The Mudcat Café TM
Thread #97991   Message #3633349
Posted By: Don Firth
15-Jun-14 - 05:20 PM
Thread Name: Hootenanny (1960s TV show)
Subject: RE: Hootenanny (1960s TV show)
How did the term "hootenanny" become connected with a folk music gathering?

While browsing through Pete Seeger's The Incompleat Folksinger, I encountered the following paragraphs on page 327. Pete says:
In the summer of 1941 Woody Guthrie and myself, calling ourselves the Almanac Singers, toured Seattle, Washington and met some of the good people of the Washington Commonwealth Federation, the New Deal political club headed by Hugh DeLacy. They arranged for us to sing for trade unions in the Puget Sound area, and then proudly invited us to their next "hootenanny." It was the first time we had heard the term. It seems they had a vote to decide what they would call their monthly fund-raising parties. "Hootenanny" won out by a nose over "wingding."

The Seattle hootenannies were real community affairs. One family would bring a whole pot of some dish like crab gumbo. Others would bring cakes, salads. A drama group performed topical skits, a good 16-mm film might be shown, and there would be dancing, swing and folk, for those of sound limb. And, of course, there would be singing.

Woody and I returned to New York, where we rejoined the other Almanac Singers, and lived in a big house, pooling all our income. We ran Saturday afternoon rent parties, and without a second's thought started calling them hootenannies, after the example of our west-coast friends. Seventy-five to one hundred Gothamites would pay 35 cents each to listen to an afternoon of varied folk songs, topical songs, and union songs, not only from the Almanacs but from Huddie Ledbetter, Josh White, the Mechau family, and many many others -including members of the audience.
Pete goes on to describe the spread of hootenannies and the dissemination of the term "hootenanny," along with the evolution and devolution of both; hootenannies organized by Ed McCurdy in New York, and Win Stracke's "gather-alls" in Chicago; then, in 1963, the peremptory appropriation of the word "hootenanny" for commercial exploitation by ABC-TV and other promoters and carpetbaggers.
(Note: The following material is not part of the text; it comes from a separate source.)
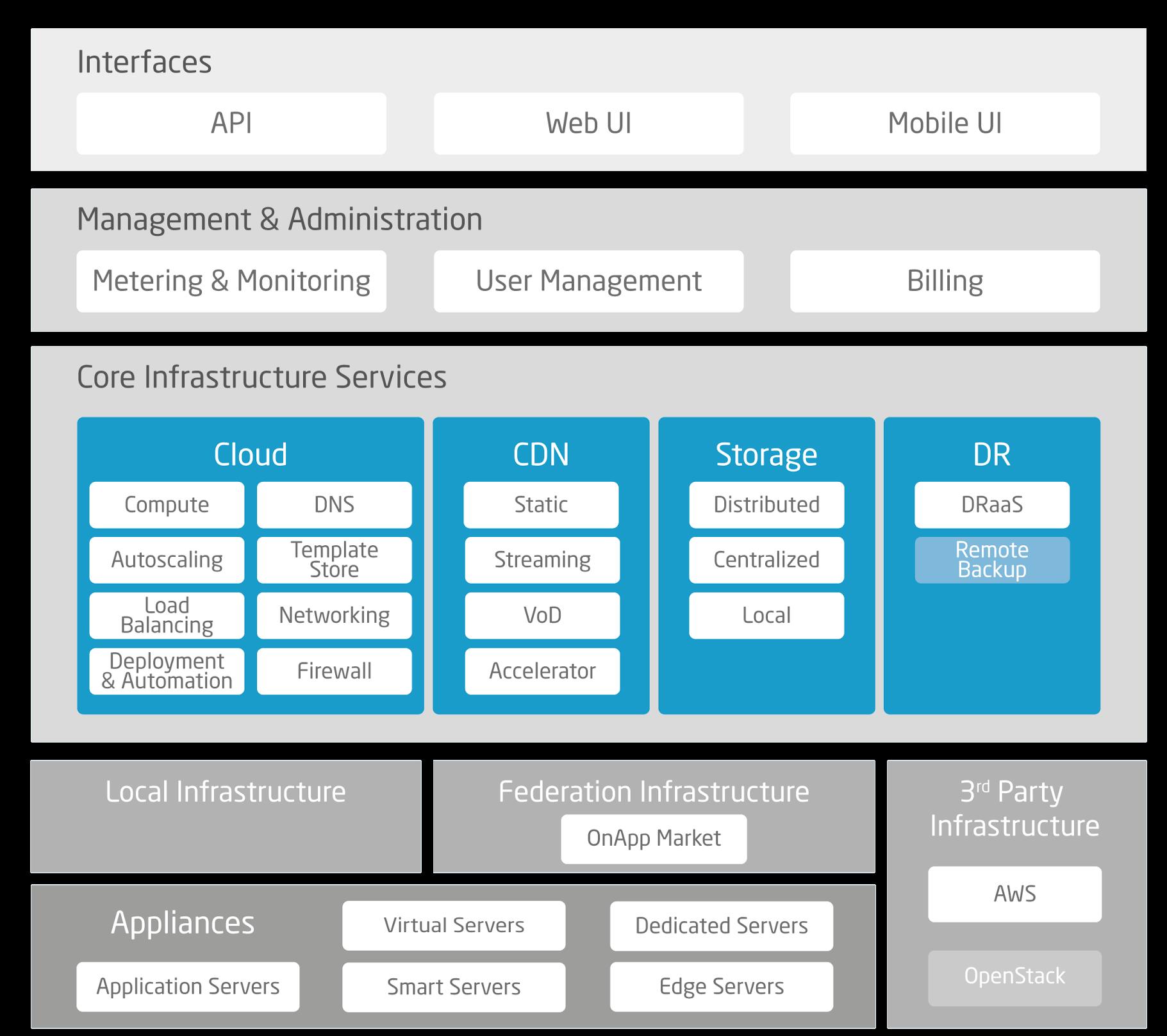 OnApp cloud management platform overview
I first heard the term (other than the Spike Jones gag, "What do you get if you cross an owl with a nanny goat?" The answer followed by raucous laughter) was in 1953, shortly after I started singing folks songs and associating with doubtful company. The first one that anyone had thrown in a long time (years) was held at The Chalet, a basement restaurant in Seattle's University District. About sixty or seventy people showed up, many toting guitars, banjos, autoharps, Swiss bells, you name it! There was no separation between singers and audience, and if anyone felt an urge to sing--just jump right in. The singing started at about 7:30 and we didn't wrap it up until well after midnight.
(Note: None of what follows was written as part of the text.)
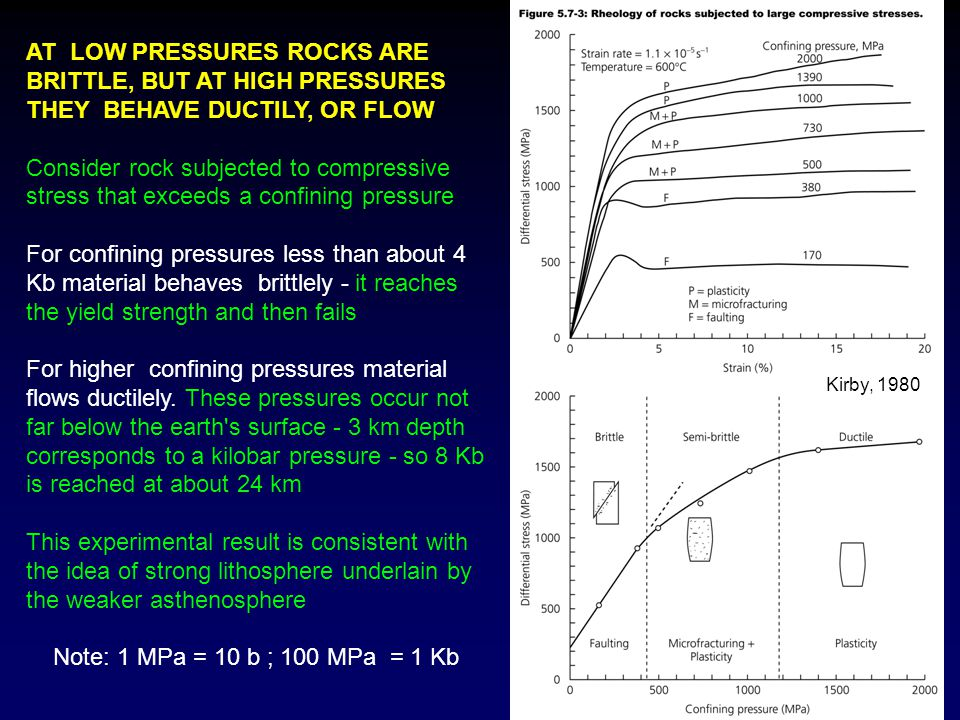 AT LOW PRESSURES ROCKS ARE BRITTLE, BUT AT HIGH PRESSURES THEY BEHAVE DUCTILY, OR FLOW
This was the first of many over the years. During the Fifties especially, hardly a weekend would go by without someone declaring a "hoot," most often in someone's living room. No structure like a "song circle" and no song books or crib sheets. BYOB (usually a six-pack of beer or a bottle of jug wine--but I don't remember anybody getting all that splashed) and often the host or hostess would provide a table or sideboard loaded with a variety of snacks. Serve yourself ad lib.

It really worked. This was my (and a lot of people's) first experience in singing before other people. And I heard a lot of songs that I later learned. Warm plunge for a rank beginner!